Overexpression of the small transmembrane and glycosylated protein SMAGP supports metastasis formation of a rat pancreatic adenocarcinoma line

Small cell transmembrane and glycosylated protein (SMAGP) was recently identified in the metastasizing rat pancreatic adenocarcinoma line BSp73ASML. SMAGP, an evolutionary conserved transmembrane protein, is expressed on lateral epithelial cell membranes.

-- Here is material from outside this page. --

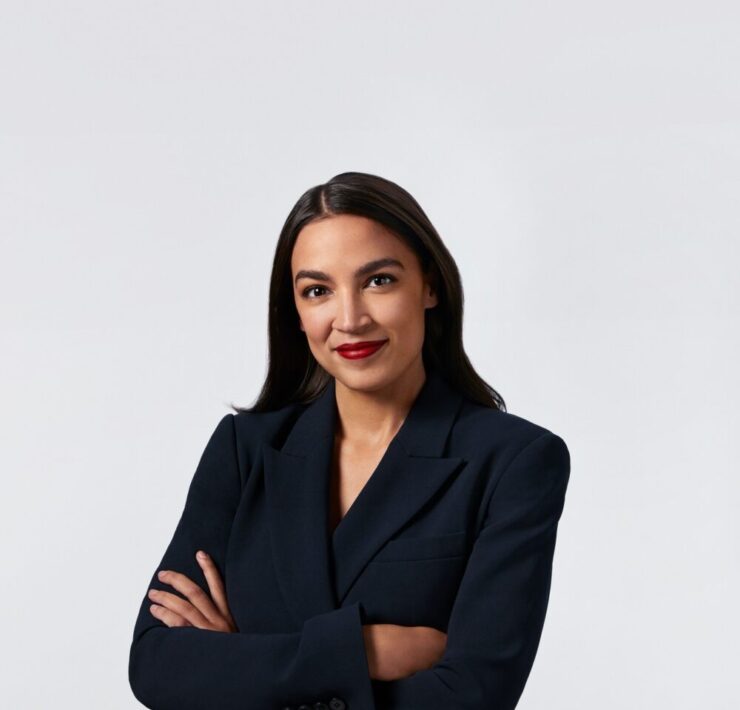 Representative Alexandria Ocasio-Cortez a.k.a. AOC in a portrait form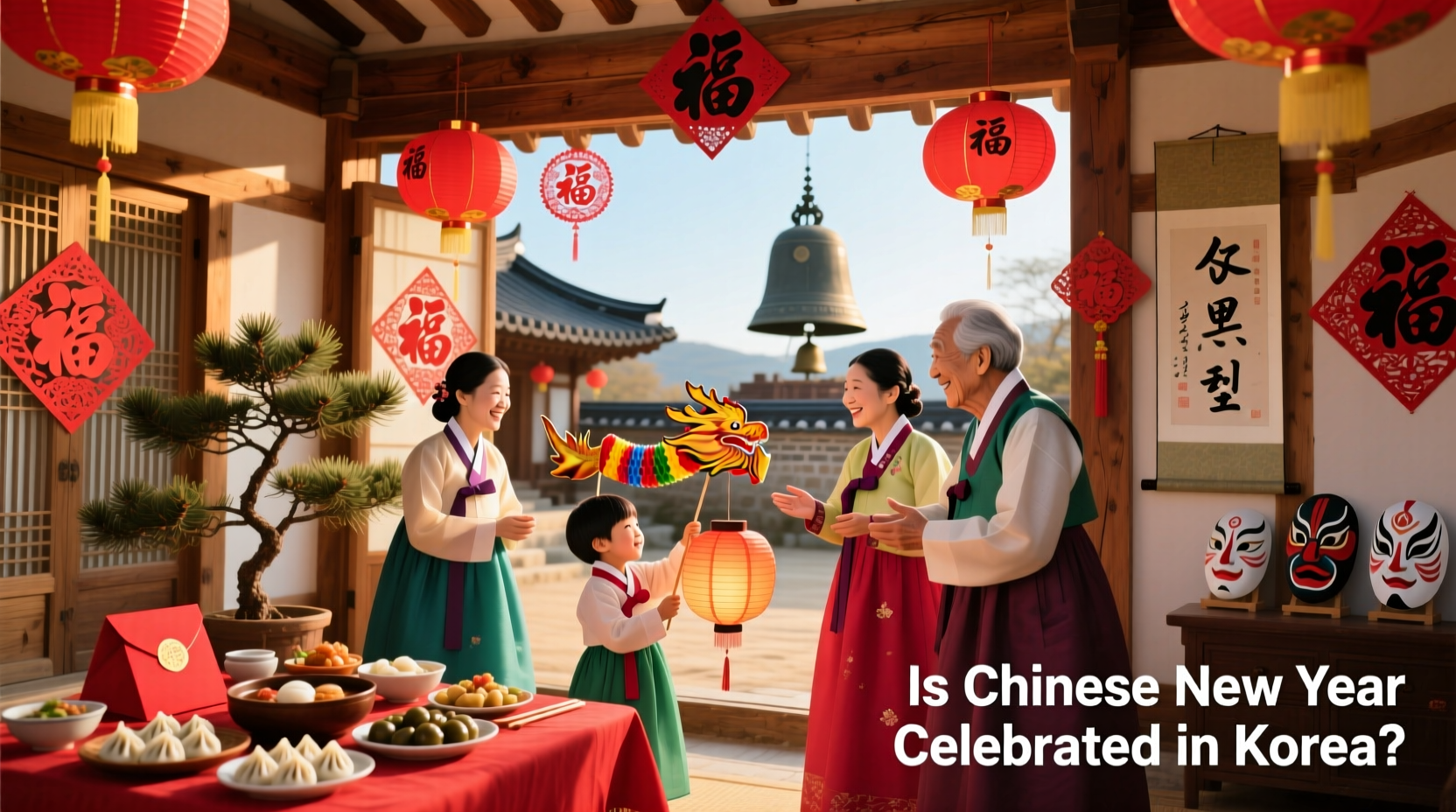 is chinese new year celebrated in korea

SMAGP expression was restricted to or was upregulated in several metastasizing as compared to nonmetastasizing human and rat tumor lines. In contrast to nontransformed tissue, SMAGP was mainly expressed in the cytoplasm, as has already been described for high-grade human colorectal Cancer. This raised the question on the impact of SMAGP on tumor progression. To answer the question, metastasis formation was evaluated in the nonmetastasizing rat pancreatic adenocarcinoma subline BSp73AS (AS), which was stably transfected with SMAGP cDNA (AS-SMAGP). Cytoplasmic SMAGP expression promoted cell agglomeration, but inhibited tumor cell proliferation, adhesion to and migration toward vitronectin and matrigel invasion, which was accompanied by a failure of actin reorganization. AS-SMAGP clones strongly promoted metastasis formation by dislodgment of normal tissue; 82% of rats developed lymph node metastasis as compared to 22% of rats receiving AS or mock-cDNA-transfected AS cells. The incidence of lung metastasis was increased from 6% in AS to 98% in AS-SMAGP tumor-bearing rats. Thus, SMAGP strongly promotes tumor progression. This likely is due to redistribution from the plasma membrane into the cytoplasm. SMAGP redistribution does not only facilitate tumor cell detachment from neighboring cells and the extracellular matrix, but obviously contributes actively by a not yet defined mechanism to tumor cell agglomeration and capillary plugging.